Karina a adorava, e não era para menos: quando ambas se conheceram no final da década de 1950, a atriz trabalhava com o seu nome verdadeiro: Hanne Karin Bayer. Coco Chanel ouviu e não gostou. Aconselhou-a a adotar um pseudônimo artístico mais fácil de cair no gosto dos franceses, de quem a estilista conhecia muito bem a alma que em alguns momentos carrega uma histórica e culta herança de sofisticação e, em outras ocasiões, revela-se surpreendentemente superficial. Assim brotou para o estrelato a monumental Anna Karina. Quanto a Godard, a profunda admiração e amizade nasceram em meio à efervescência da contracultura que inundou a França nos anos 1960. Três décadas antes, Chanel até produziu para o cinema americano, vestindo, por exemplo, Gloria Swanson, ícone dos filmes mudos. Mas a megalomania dos estúdios de Hollywood a consideravam simples demais. O tempo passou. A nouvelle vague fez com que críticos e detratores mordessem a língua. Nada mais natural e importante para os franceses, portanto, do que a mostra “Tout Godard”, que a Chanel faz nesse momento reunindo o próprio cineasta e a memória de Karina.

Gabrielle Bonheur Chanel, criada em orfanato e imortalizada como a estilista Coco Chanel, usava colares de pérolas com a naturalidade que uma ostra carrega o seu tesouro (Crédito:Divulgação)

 

 

Arte na rua

Não é exagero dizer, contudo, que a principal homenageada na exposição seja mesmo a própria Coco Chanel, a mulher que usava colares de pérolas com a naturalidade e o silêncio que uma ostra carrega o seu tesouro, a mulher que de repente passou a jogar para as costas as voltas dos colares, a mulher que era dona do estilo das roupas que desfilavam incessantemete nas telas. Vale lembrar os terninhos da atriz Victoria Abril no filme de Pedro Almodóvar, “De salto alto”. Do mesmo cineasta, em “Abraços partidos”, Penélope Cruz exibe uma coleção Chanel. Mas há ainda mais: Kristen Stewart veste figurino assinado por Coco no filme de Olivier Assayas “Personal shopper”, e quem não lembra da arte de Chanel no corpo de Margot Robbie em “Era uma vez em… Hollywood”, do diretor Quentin Tarantino? Para voltar a falar de Jean-Luc Godard, eis uma saborosa curiosidade: a artiz Jeanne Moreau era mesmo cliente de Chanel em sua vida particular, e para os filmes levava de casa os vestidos que precisava vestir nas interpretações, como foi no caso de “Uma mulher é uma mulher”.
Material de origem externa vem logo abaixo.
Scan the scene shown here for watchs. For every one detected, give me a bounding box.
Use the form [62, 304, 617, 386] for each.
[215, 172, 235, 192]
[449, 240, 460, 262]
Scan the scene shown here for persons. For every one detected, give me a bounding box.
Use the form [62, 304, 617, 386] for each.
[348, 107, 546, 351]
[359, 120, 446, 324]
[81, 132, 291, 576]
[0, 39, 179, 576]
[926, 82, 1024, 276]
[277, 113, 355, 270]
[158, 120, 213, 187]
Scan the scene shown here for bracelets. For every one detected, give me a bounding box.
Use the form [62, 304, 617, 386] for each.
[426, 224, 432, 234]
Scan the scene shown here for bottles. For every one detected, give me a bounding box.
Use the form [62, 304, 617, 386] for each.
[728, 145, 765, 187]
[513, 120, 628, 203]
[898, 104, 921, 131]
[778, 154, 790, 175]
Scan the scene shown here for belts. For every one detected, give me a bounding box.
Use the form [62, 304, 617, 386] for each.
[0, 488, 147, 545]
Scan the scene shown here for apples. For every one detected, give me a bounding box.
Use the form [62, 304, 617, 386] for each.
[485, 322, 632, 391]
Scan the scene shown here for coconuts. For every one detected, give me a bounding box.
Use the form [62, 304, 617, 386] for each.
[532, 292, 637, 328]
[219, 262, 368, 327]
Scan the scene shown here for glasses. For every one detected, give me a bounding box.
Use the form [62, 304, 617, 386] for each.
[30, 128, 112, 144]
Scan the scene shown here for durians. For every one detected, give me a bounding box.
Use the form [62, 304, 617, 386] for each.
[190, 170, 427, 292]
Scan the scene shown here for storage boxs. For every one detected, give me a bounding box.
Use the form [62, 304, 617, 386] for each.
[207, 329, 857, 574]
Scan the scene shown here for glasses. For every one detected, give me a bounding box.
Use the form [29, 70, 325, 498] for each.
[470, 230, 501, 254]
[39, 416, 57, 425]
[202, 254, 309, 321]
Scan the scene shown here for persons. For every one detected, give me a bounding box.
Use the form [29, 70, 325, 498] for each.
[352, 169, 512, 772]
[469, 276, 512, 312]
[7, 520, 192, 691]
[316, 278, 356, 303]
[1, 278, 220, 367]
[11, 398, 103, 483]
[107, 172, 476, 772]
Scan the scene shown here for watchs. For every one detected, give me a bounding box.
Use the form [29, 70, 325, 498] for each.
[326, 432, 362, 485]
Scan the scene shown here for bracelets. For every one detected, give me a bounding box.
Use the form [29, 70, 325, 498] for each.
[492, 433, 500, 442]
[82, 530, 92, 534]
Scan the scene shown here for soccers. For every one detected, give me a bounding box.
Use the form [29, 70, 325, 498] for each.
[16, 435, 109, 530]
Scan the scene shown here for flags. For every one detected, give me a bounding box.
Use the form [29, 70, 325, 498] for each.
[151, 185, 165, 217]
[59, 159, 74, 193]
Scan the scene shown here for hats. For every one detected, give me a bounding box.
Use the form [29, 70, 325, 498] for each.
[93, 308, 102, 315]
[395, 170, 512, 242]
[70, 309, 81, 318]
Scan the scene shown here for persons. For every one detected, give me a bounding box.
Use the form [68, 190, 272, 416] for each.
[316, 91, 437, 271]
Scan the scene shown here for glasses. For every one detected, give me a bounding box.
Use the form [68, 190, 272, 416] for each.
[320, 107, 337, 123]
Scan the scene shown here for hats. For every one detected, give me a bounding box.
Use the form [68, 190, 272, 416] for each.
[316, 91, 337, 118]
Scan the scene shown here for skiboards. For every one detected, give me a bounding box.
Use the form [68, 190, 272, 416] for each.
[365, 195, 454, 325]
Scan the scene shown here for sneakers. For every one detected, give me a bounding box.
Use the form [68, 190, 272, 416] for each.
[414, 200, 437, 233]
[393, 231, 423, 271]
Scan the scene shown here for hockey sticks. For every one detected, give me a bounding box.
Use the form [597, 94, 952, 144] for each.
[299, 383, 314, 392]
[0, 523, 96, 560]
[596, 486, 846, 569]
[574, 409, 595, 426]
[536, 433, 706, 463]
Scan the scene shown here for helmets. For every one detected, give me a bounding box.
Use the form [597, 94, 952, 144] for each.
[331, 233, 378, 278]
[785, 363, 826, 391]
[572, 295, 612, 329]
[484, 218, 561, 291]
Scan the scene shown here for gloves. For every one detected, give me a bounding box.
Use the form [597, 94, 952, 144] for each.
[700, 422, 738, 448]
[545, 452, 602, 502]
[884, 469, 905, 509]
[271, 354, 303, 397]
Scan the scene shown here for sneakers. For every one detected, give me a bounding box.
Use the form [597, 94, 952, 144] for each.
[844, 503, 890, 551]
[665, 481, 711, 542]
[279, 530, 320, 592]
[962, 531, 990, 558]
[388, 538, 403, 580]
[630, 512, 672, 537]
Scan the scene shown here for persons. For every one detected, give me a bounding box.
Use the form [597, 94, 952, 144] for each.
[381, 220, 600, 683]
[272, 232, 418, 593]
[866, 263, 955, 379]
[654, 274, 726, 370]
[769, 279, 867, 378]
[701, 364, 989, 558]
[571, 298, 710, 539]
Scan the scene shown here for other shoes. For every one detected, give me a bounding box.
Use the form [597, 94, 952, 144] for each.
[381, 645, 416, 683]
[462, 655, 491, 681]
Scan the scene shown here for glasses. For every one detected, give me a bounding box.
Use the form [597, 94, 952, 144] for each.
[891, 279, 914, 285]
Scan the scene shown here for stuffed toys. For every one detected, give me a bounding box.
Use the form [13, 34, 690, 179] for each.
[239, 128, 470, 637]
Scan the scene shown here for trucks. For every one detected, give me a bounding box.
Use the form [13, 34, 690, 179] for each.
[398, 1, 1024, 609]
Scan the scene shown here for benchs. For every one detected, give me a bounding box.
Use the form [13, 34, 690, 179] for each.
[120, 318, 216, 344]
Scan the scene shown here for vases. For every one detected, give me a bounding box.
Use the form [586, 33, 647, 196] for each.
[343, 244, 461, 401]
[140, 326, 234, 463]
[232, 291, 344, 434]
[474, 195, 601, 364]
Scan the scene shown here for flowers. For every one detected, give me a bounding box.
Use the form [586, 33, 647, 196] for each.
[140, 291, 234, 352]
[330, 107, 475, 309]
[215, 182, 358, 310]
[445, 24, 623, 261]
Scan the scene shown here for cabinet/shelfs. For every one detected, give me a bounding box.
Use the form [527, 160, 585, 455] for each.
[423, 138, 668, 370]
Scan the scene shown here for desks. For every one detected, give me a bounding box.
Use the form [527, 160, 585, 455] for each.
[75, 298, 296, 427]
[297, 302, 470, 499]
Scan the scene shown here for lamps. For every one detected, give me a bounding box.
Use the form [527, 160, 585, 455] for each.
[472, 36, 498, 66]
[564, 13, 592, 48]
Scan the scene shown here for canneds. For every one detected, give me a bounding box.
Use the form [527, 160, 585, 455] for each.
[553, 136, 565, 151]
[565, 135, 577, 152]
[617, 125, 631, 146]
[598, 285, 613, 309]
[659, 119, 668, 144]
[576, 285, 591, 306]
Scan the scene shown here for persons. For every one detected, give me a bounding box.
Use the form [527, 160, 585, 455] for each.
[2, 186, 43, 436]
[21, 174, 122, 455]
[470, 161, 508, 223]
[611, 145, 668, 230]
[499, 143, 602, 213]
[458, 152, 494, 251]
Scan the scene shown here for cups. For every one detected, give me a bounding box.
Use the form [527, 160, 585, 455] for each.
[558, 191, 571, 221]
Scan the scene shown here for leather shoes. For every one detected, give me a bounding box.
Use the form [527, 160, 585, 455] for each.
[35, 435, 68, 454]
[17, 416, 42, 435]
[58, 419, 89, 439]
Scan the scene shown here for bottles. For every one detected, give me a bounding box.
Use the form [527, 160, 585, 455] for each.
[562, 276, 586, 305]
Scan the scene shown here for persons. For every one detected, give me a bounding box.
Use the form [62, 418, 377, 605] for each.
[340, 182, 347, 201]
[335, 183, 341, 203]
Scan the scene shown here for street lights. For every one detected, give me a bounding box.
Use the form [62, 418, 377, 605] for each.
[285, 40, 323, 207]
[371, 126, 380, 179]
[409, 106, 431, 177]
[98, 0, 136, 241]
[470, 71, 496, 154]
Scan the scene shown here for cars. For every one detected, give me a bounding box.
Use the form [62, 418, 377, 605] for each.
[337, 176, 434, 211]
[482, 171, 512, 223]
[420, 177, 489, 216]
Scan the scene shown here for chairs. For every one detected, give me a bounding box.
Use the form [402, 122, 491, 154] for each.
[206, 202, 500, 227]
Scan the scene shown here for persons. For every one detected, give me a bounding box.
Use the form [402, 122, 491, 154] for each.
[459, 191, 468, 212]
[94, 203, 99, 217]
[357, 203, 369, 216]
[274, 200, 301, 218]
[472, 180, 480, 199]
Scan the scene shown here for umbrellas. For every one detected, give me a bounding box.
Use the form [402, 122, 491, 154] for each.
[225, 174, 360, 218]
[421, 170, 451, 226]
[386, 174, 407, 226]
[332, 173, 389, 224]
ROTINA DA RAINHA DAS MAISON Coco Chanel em pleno trabalho: a concentração de sempre, a dedicação de sempre, o esmero de sempre, o cigarro de sempre (Crédito:Divulgação)

A glória de Chanel bateu no ápice quando o diretor Alain Resnais a contratou para criar o figurino de Delphine Seyrig no maravilhoso “O ano passado em Marienbad”. Só que Resnais exigiu que a estilista criasse modelos idênticos e em série para que fossem vistos na tela e também nas ruas. Ele pretendia, assim, valorizar a atemporalidade da arte. E conseguiu. Há motivo, então, para que a exposição “Tout Godard” esteja sendo festejada. Chanel fez as mulheres no cinema, as muleres do cinema fizeram Chanel no universo da moda. O gênio de Godard uniu esses dois pontos em seus moldes da nouvelle vague — uma nova estética a fazer contra ponto com as poderosas produções dos EUA e que calçava feito luvas nos movimentos contestatórios parisienses da década de 1960.